# When was Christian saved in the Pilgrims progress



## Stephen L Smith (Apr 11, 2019)

I have been fascinated by the fact that Christian appears to have become a true believer at the wicket gate, but his burden does not actually fall off until a little later at the cross.

Why this gap?

I have read some explanations of this but I am not sure if any have solved the puzzle:

Christian became a true believer at the wicket gate but did not receive true assurance until the cross (but this seems to separate the link between the cross and salvation).
Christian became a true believer at the cross. Does this mean the wicket gate was to give conviction of sin?
John Bunyan created the scene this way to reflect his own struggles with assurance of salvation.
Any Pilgrims Progress experts here?

Reactions: Like 1


----------



## A.Joseph (Apr 12, 2019)

Here’s my question.
Why did Christian know only about residing in the City of Destruction and his own burden from reading in the book but not the way of deliverance and salvation? Doesn’t this seperate the Bible as the source of knowledge of sin from the Bible as the source of the way of repentance and salvation?


----------



## Kinghezy (Apr 12, 2019)

Stephen L Smith said:


> Any Pilgrims Progress experts here?



I think Derek Thomas addressed in a Ligioner series they had on the Saturday Renewing you Mind. I couldn't find through a search, and am not going to spend time manually scrolling through the Renewing your Mind. I did find a sermonaudio that looks to be the same topic, so maybe it is addressed there https://www.sermonaudio.com/search....rim's+Progress&keyworddesc=Pilgrim's+Progress

I do recall Part 1 of Pilgrim's Progress as being more auto-biographical.

Reactions: Like 1


----------



## Ed Walsh (Apr 12, 2019)

A.Joseph said:


> Why did Christian know only about residing in the City of Destruction and his own burden from reading in the book but not the way of deliverance and salvation?

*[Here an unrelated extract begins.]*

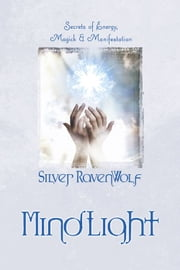 MindLight: Secrets of Energy Magick & Manifestation ebook by Silver RavenWolf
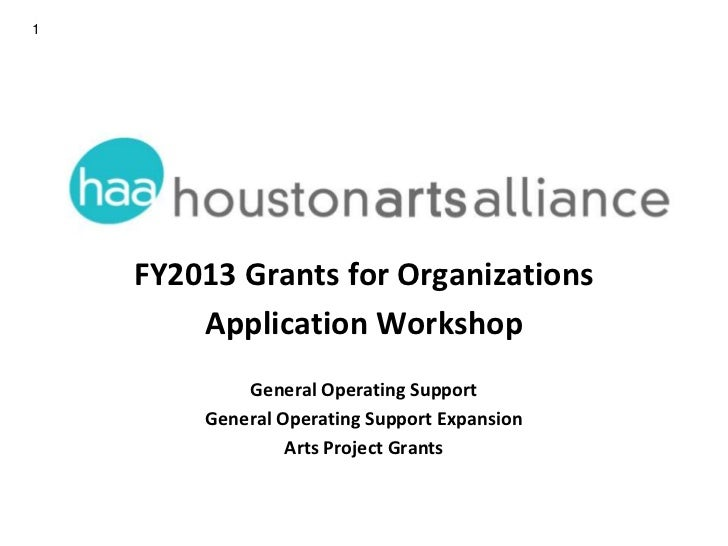 1    FY2013 Grants for Organizations        Application Workshop            General Operating Support        General Opera...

That's an excellent question. Here are some positive quotes from Spurgeon about The Pilgrim's Progress:

From - *7 Spurgeon Quotes for Those Who Carry Burdens.*

 “Next to the Bible, the book I value most is John Bunyan’s Pilgrim’s Progress. I believe I have read it through at least a hundred times” (Pictures from Pilgrim’s Progress, 11).

“Read anything [by John Bunyan], and you will see that it is almost like reading the Bible itself. . . . Why, the man is a living Bible! Prick him anywhere; and you will find that his blood is Bibline, the very essence of the Bible flows from him” (Autobiography 4:268).​
But more to the point see, *Spurgeon’s One Qualm with Pilgrim’s Progress*

*The Story Spurgeon Related:*

 I am a great lover of John Bunyan, but I do not believe him infallible; and the other day I met with a story about him which I think a very good one.

There was a young man, in Edinburgh, who wished to be a missionary. He was a wise young man; he thought—“If I am to be a missionary, there is no need for me to transport myself far away from home; I may as well be a missionary in Edinburgh.” . . .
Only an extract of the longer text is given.